(7 years ago)
Lords ChamberI speak to Amendment 25A and declare my interests as set out in the register, particularly those in respect of the insurance industry. I thank the noble Lord, Lord Kennedy of Southwark, for a clear introduction to his thinking. I am also looking forward to hearing what the Minister says later on.
Amendment 25A is essentially a probing amendment relating to another problem of unintended consequences of the Bill’s far-reaching provisions. The impact assessment, in its section entitled “policy objectives and intended effects”, talks of setting new standards in accordance with the GDPR,
“whilst preserving existing tailored exemptions from the Data Protection Act”.
Later on, the assessment talks about ensuring that,
“the burden on business is kept minimal”.
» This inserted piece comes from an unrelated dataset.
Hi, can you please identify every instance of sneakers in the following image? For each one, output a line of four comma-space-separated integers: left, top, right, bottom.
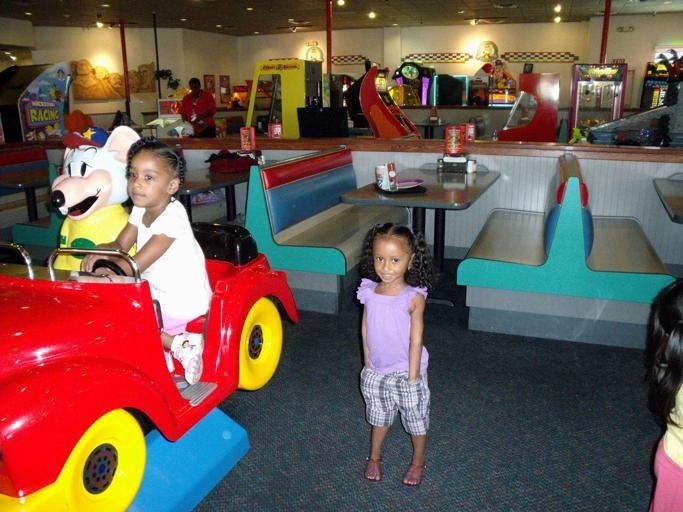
169, 332, 204, 385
Amendment 25A is designed to avert just such an unintended consequence which, although small in words, would be substantial in effect for insurers and therefore affect people who want to take out policies. Without this amendment, the Bill would affect insurers’ ability to process data in relation to obligations in connection with employment law. In short, they will have to redesign all their processes in what is a substantial and important area. The amendment changes the wording back to that in paragraph 2(1) of Schedule 3 to the Data Protection Act 1998, so that insurers can continue to use existing procedures. It is entirely consistent with the GDPR, in particular with article 9(2)(b), which is the bit which affects this and calls for safeguards. I can think of no better watchdogs than the Information Commissioner’s Office and the FCA. I therefore feel that this amendment should be uncontroversial and look forward to hearing the Minister’s reasoning on it. I would welcome discussions outside the Chamber should he want further detail.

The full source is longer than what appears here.